### [Trecho]

* * * * *

P. Mas com a Internet a coisa muda.

R. O bom é que a Internet está chegando a todas as partes. Mais de 2 bilhões de pessoas usam Facebook e Youtube. E continua crescendo. E a internet vai alcançar toda a rede de telefones celulares, e falamos de uns 6 bilhões de aparelhos, nos próximos 10 anos.

Um dos fenômenos na Internet é sem dúvida os videogames. A Netflix já piscou o olho para eles. Diversas fontes do setor afirmaram a esta publicação, anonimamente, terem mantido conversações com a empresa, e algumas dão como certo que isso faz parte de uma estratégia de incursão no negócio que potencialmente viraria esse setor de ponta cabeça.

É preciso levar em conta que a Netflix tem quase 50 milhões de usuários a mais que o console mais vendido do mundo, o PlayStation 4. Que um modelo de videogame por streaming em tarifa plana ameaçaria ainda mais às declinantes vendas nas lojas físicas e eliminaria a necessidade de um console para jogar. E que é um setor que fatura quase o triplo da bilheteria do cinema: cerca de 90 bilhões de euros [390 bilhões de reais] em 2017.

P. Está dando os primeiros passos, como se comenta a portas fechadas no setor de videogames, para integrar jogos em streaming na Netflix?

R. Não temos nenhum plano de entrar no setor de videogames. Mas suas histórias e personagens às vezes funcionam muito bem em uma mídia narrativa linear como nos filmes ou séries de televisão. Por isso os criadores de videogames estão tentando fazer com que suas criações se transformem em filmes e séries.

P. Por que foi decidido que uma série do videogame The Witcher fosse feita na Polônia em vez de levá-la a Hollywood?

R. É uma grande história e acreditamos que vão fazer um grande trabalho contando-a da Polônia. Simplesmente isso. Se pensássemos que poderia ser mais bem feita em Hollywood, nós a teríamos feito em Hollywood. A razão é a visão criativa. E volto a apontar algo que já comentei: como agradar aos nossos espectadores. Não nos preocupa de qual país vem a história.

P. Em 2017 a Netflix comprou a Millarworld, o universo criativo do roteirista de quadrinhos Mark Millar. Nesse mesmo ano anunciou que lançaria seu primeiro gibi como editora, The Magic Order, de Millar. O motivo para contratar Mark Millar é ter uma espécie de laboratório criativo para futuras produções?

* * * * *

### [Linhas de dados]
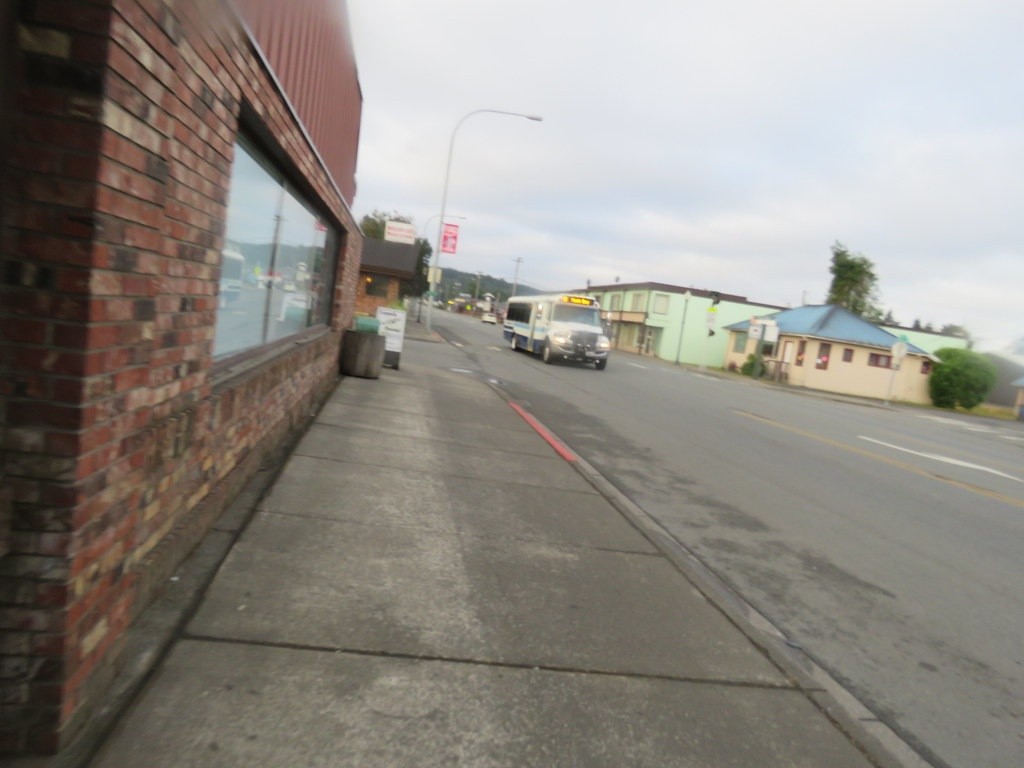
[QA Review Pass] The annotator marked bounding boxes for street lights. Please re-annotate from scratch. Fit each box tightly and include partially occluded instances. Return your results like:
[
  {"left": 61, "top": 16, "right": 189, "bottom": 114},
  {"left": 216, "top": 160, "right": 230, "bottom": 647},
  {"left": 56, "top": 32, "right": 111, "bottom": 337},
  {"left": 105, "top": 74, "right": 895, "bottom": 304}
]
[{"left": 423, "top": 109, "right": 544, "bottom": 335}]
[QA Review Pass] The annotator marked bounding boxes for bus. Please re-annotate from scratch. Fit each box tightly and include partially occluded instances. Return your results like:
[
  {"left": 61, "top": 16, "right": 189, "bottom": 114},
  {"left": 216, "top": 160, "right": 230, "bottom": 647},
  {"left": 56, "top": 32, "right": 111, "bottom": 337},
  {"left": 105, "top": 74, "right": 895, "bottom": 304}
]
[{"left": 503, "top": 295, "right": 611, "bottom": 371}]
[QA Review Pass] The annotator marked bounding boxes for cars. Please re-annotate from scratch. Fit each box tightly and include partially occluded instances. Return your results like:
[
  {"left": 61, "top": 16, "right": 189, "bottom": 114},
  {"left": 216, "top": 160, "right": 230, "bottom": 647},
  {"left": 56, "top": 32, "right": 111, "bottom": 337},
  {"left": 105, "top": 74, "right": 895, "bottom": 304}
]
[{"left": 481, "top": 313, "right": 497, "bottom": 325}]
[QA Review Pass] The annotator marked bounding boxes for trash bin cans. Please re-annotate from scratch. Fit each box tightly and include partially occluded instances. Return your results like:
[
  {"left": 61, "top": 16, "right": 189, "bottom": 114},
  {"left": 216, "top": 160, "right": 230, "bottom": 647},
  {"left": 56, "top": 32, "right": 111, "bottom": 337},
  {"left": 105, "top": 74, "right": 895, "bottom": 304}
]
[{"left": 354, "top": 315, "right": 381, "bottom": 333}]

* * * * *

### [Tarefas]
**a.** Responda com base no trecho:
(i) Quantas pessoas usam Facebook e Youtube?
(ii) Qual console é apontado como o mais vendido do mundo?
(iii) Que empresa a Netflix comprou em 2017?
**b.** Extraia do trecho, sem alterações, a passagem entre "P. Está dando" e "filmes e séries.", inclusive.
As linhas de dados não são necessárias para resolver as tarefas.

### [Soluções]
**a.**
(i) Mais de 2 bilhões de pessoas.
(ii) O PlayStation 4.
(iii) A Millarworld.

**b.**
P. Está dando os primeiros passos, como se comenta a portas fechadas no setor de videogames, para integrar jogos em streaming na Netflix?

R. Não temos nenhum plano de entrar no setor de videogames. Mas suas histórias e personagens às vezes funcionam muito bem em uma mídia narrativa linear como nos filmes ou séries de televisão. Por isso os criadores de videogames estão tentando fazer com que suas criações se transformem em filmes e séries.